A new America had taken shape. Suburbs with manicured lawns, and supermarkets with rows of goods, and a produce section offering apples every month of the year.
Mostly in rural areas, home canning stubbornly persisted. People in these locales had been hard-hit by bad economic times in the past, and didn’t seem as keen to forget about them as their urban counterparts. Mothers passed traditions down to daughters, and gardens were tilled faithfully every spring.
Growing up in the 1980s in rural central Illinois, nearly everyone had a grandparent with a garden and a home-canner, but, alas, few had parents who were continuing the tradition. Gardens, if planted at all, contained a few tomato plants and maybe a green pepper or zucchini. Vegetables that weren’t used were typically left to rot on the vine.
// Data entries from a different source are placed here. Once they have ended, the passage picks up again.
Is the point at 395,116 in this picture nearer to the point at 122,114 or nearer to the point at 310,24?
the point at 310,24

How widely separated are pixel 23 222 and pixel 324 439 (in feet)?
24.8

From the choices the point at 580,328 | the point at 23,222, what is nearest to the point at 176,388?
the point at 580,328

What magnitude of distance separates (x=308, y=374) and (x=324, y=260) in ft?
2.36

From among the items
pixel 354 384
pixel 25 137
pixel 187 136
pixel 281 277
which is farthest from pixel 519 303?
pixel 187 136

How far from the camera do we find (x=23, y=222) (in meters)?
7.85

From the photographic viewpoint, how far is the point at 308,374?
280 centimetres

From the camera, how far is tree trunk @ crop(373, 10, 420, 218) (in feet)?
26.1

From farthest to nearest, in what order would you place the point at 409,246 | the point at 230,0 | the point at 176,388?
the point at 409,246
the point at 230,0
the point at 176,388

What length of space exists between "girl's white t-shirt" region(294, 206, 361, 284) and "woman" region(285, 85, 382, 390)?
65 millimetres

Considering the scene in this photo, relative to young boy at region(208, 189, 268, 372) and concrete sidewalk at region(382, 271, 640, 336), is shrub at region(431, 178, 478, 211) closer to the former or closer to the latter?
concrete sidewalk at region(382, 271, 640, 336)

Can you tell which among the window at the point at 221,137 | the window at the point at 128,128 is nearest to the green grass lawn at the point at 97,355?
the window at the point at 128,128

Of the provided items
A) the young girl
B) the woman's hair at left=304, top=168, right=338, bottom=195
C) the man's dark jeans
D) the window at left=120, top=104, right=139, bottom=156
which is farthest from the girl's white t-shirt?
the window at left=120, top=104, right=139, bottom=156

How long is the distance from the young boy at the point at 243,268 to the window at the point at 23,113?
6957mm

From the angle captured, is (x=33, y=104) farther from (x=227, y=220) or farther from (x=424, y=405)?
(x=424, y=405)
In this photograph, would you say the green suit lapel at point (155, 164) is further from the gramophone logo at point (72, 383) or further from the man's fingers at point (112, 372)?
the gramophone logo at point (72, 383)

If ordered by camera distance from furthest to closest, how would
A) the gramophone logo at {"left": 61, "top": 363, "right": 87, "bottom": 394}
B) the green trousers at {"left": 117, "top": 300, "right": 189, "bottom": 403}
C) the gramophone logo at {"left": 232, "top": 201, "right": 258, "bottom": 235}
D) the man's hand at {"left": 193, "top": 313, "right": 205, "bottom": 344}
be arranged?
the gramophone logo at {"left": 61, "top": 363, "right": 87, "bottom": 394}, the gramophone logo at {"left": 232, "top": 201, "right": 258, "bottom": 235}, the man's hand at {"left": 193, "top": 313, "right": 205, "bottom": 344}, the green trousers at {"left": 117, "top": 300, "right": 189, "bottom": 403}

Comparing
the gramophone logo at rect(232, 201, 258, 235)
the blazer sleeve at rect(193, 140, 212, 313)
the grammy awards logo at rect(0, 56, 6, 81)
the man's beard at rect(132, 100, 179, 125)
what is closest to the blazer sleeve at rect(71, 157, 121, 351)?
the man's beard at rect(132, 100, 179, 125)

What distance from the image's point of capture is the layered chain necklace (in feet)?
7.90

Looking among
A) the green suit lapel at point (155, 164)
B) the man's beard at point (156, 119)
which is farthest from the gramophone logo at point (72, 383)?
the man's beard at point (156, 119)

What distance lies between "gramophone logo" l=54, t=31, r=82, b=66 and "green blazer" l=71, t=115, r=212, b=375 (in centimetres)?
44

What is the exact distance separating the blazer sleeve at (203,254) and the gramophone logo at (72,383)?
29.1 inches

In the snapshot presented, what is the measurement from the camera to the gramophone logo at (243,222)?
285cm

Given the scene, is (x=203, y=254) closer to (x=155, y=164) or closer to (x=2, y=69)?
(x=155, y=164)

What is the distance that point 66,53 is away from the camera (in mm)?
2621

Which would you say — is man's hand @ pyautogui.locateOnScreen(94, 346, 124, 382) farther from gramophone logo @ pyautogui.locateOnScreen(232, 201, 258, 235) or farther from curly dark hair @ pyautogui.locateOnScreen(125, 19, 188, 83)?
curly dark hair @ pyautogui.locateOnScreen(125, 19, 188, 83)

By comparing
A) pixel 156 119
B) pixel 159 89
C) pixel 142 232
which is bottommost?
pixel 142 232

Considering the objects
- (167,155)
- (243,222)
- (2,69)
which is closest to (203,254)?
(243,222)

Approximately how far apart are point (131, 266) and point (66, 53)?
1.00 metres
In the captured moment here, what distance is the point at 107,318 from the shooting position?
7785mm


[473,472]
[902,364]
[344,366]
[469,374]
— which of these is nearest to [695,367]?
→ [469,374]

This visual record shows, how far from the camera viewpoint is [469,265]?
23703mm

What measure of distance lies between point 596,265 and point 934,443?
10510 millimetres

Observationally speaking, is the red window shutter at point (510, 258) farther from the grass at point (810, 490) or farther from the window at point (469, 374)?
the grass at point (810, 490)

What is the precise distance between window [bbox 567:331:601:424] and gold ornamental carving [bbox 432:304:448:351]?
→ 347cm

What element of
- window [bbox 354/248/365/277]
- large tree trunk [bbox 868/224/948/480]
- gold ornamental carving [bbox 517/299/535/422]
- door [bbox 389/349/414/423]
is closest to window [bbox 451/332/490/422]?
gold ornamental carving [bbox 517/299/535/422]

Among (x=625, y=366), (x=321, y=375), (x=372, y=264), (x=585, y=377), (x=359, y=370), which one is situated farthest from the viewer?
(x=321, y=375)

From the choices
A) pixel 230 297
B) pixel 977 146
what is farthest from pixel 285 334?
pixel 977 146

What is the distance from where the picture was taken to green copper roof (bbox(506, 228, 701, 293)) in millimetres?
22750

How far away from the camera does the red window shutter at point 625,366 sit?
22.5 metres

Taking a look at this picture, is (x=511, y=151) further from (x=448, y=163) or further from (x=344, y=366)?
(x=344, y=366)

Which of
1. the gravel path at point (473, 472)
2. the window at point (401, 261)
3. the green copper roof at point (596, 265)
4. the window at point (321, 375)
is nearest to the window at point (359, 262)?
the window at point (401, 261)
Progress. Subdivisions gave way to entire prairie bedroom communities complete with their own subdivisions. Acre after acre of prime Illinois farmland became paved and sodded, and home size and price grew exponentially.
A new century dawned. Faced with tasteless tomatoes, rotting fruit, and e coli in their spinach, the populace — both urban and rural — turned their attentions back to local food. Farmer’s markets are booming in popularity and numbers — as are community gardens and other community-supported agriculture initiatives. More importantly, increasing numbers of city lawns are giving up grass for more useful plantings.
After moving into a town home with a fenced-in yard this summer, I quickly dug up a small patch of turf (with permission, of course), and planted the tomato, pepper, and basil plants that had clung to life in pots on our porch for the early portion of the season. All three plants sprang to life, but the tomato became the best achiever; ripening the handful of green fruits it had been sporting for weeks and quickly growing more.
While still removing sod one spade-full at a time, and manually tilling the small patch of ground with a garden hoe, I formed plans in my mind for next-year’s patch. I envisioned heirloom varieties of tomatoes, as well as peppers, squash, carrots, broccoli, cauliflower, lettuce, and cabbage. And that was before I even glanced at a seed catalog.
It will take careful planning and no small amount of self-education, but next spring I will be working in the dirt of my own Victory Garden. While the United States is not rationing for the War on Terror, this isn’t for any sort of military War Effort but for a more personal victory. Every vegetable that I grow myself, every can that is produced from the garden for next winter, is a step towards self-sufficiency and a healthier, tastier, dinner table offering.